Extrait choisi.
>>>

Par une décision du 5 octobre le Conseil d'Etat annule l'agrément de l'accord entre le MEDEF et des syndicats sur les modalités de l'assurance chômage. Nous attendions avec confiance cette décision depuis l'intervention du rapporteur public qui a mis en évidence les illégalités des dispositions attaquées par les chômeur-e-s et les intermittent-e-s ainsi que des syndicats non signataires (de SUD et de la CGT).
Au vu des conséquences (financières) « manifestement excessives » le conseil d'Etat a considéré que cette annulation totale ne sera effective que la 1er mars, pour permettre au ministère et à l'UNEDIC d'assurer la continuité du versement des allocations.
Il n'en reste pas moins que c'est toute la convention qui est annulée pour illégalités manifestes et parce les partenaires sociaux ont outrepassé leurs compétences et se sont permis de faire du droit sur des domaines où le code du travail s'impose au droit négocié.

<<<

Données relevées.

>>>

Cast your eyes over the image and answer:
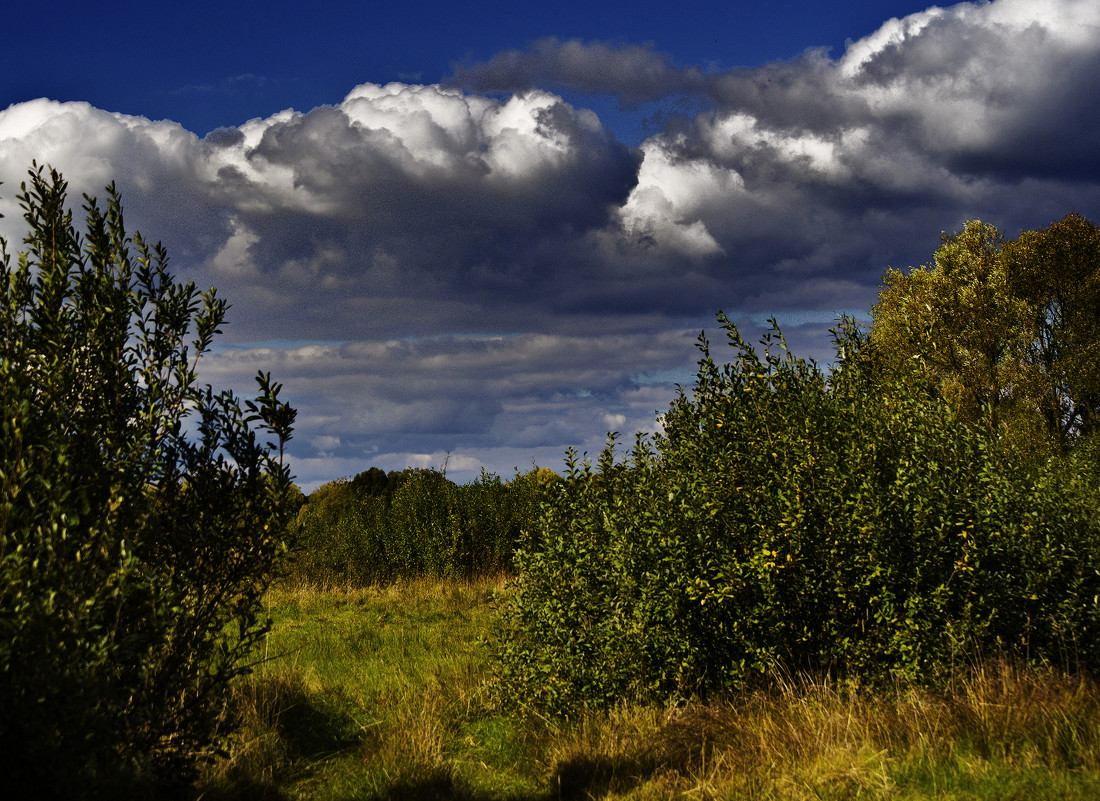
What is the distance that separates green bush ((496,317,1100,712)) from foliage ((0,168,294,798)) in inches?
155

<<<

Exercices à faire.
1) Relevez tous les sigles d'organisations cités dans le texte sur l'assurance chômage.
2) Poursuivez le texte sur l'assurance chômage après sa dernière phrase.
La liste ci-dessus vient d'une autre source que le texte.

Réponses par exercice.
1) MEDEF, UNEDIC, SUD, CGT

2)
Myriam El KHOMRI, ministre du Travail, de l’Emploi, de la Formation professionnelle et du Dialogue social nous dit dans un communiqué qu'il s’agit de " certaines modalités techniques" qui ne remettent pas en cause la convention. Elle ne parle que des différés d'indemnisation ( "un point technique relatif notamment aux indemnités de préjudice en cas de licenciement sans cause réelle et sérieuse des salariés ayant moins de deux ans d’ancienneté ou appartenant à des entreprises de moins de 11 salariés. ») et oublie tout le reste... Il s'agit là d'une attitude qui anticipe la démolition à venir du code du travail. Elle se livre aussi à une justification médiatique de ce « dialogue social » cher à Hollande et Valls même quand ce dialogue aboutit à sacrifier les chômeurs. Rebsamen a fait montre de son incompétence à défendre les chômeurs, pire le ministre du chômage s'est fait remarquer par son appel à la chasse aux chômeurs comme moyen d'inverser la courbe, sans succès. Cette politique continue : supprimer les chômeurs et pas le chômage. La cour le dit clairement , cet accord n'aurait jamais du être agréé, et ni Rebsamen, ni El Khomri ne présentent la moindre excuse, ne remettent en cause l'absence de contrôle de légalité qu'aurait du exercer le ministère.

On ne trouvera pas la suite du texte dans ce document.